Several companies are competing to win the MTA’s next-generation fare payment contract, including Cubic, Xerox, and Accenture. Zanghi said the likelihood is that a consortium of companies will be selected to handle the project, which is projected to cost $419 million. He hopes that by allowing commuter rail passengers to use their phones to transfer to the subway, his company will earn a spot in the MTA’s big-ticket project. “Our aspiration is to leverage that success to be the mobile platform for all of New York and the MTA,” he said.

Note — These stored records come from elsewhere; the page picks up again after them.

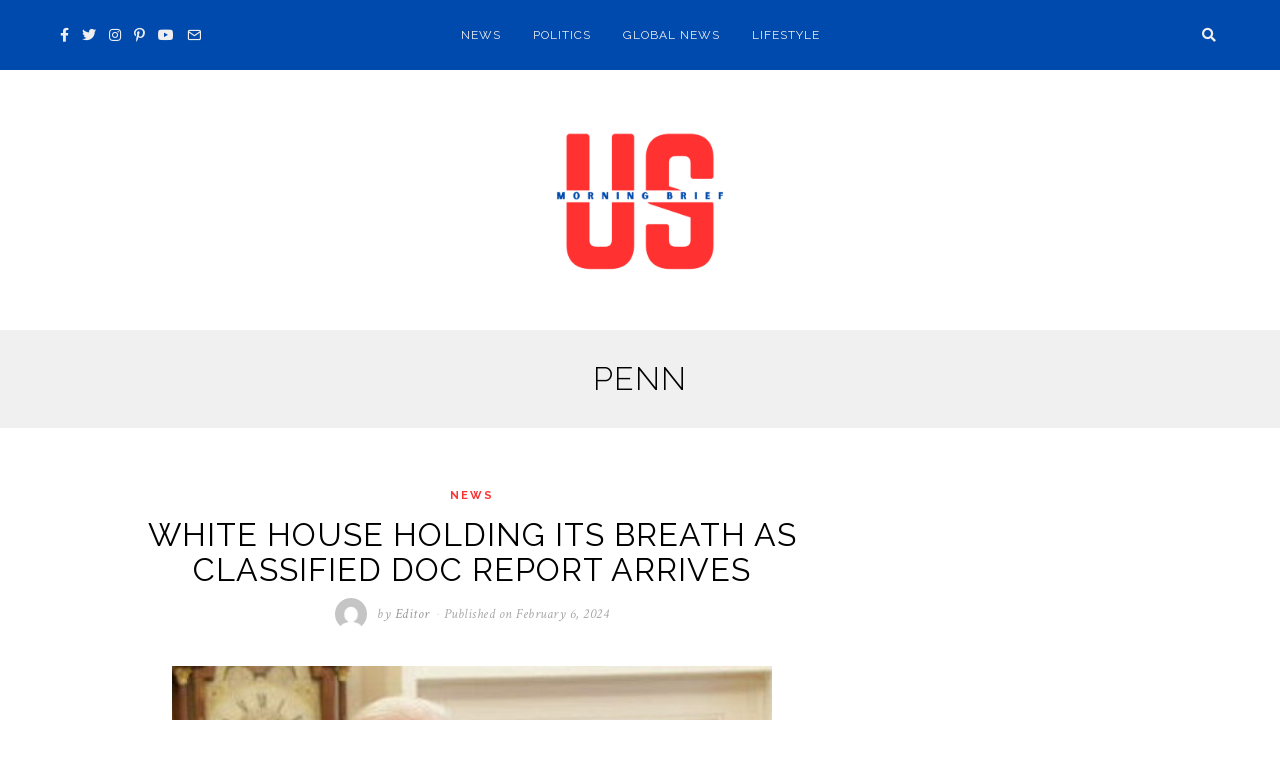

--- FILE ---
content_type: text/html; charset=utf-8
request_url: https://www.google.com/recaptcha/api2/aframe
body_size: 267
content:
<!DOCTYPE HTML><html><head><meta http-equiv="content-type" content="text/html; charset=UTF-8"></head><body><script nonce="NFuQ7fSb72OAcoOMCIefIA">/** Anti-fraud and anti-abuse applications only. See google.com/recaptcha */ try{var clients={'sodar':'https://pagead2.googlesyndication.com/pagead/sodar?'};window.addEventListener("message",function(a){try{if(a.source===window.parent){var b=JSON.parse(a.data);var c=clients[b['id']];if(c){var d=document.createElement('img');d.src=c+b['params']+'&rc='+(localStorage.getItem("rc::a")?sessionStorage.getItem("rc::b"):"");window.document.body.appendChild(d);sessionStorage.setItem("rc::e",parseInt(sessionStorage.getItem("rc::e")||0)+1);localStorage.setItem("rc::h",'1769735955742');}}}catch(b){}});window.parent.postMessage("_grecaptcha_ready", "*");}catch(b){}</script></body></html>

The MTA has toyed with the idea for years — it signed a deal with Mastercard in 2006 to test a new RFID card payment scheme, and conducted a second pilot with Mastercard in 2010. Hany Fam, president of Mastercard Enterprise Partnerships, said he envisions a future where riders can use not only their phones, but also smart watches, smart rings, or even retina-scans or facial-recognition software to pay for trips on the subway. “It will be multi-modal tokens,” Fam said. “Whatever suits your lifestyle.”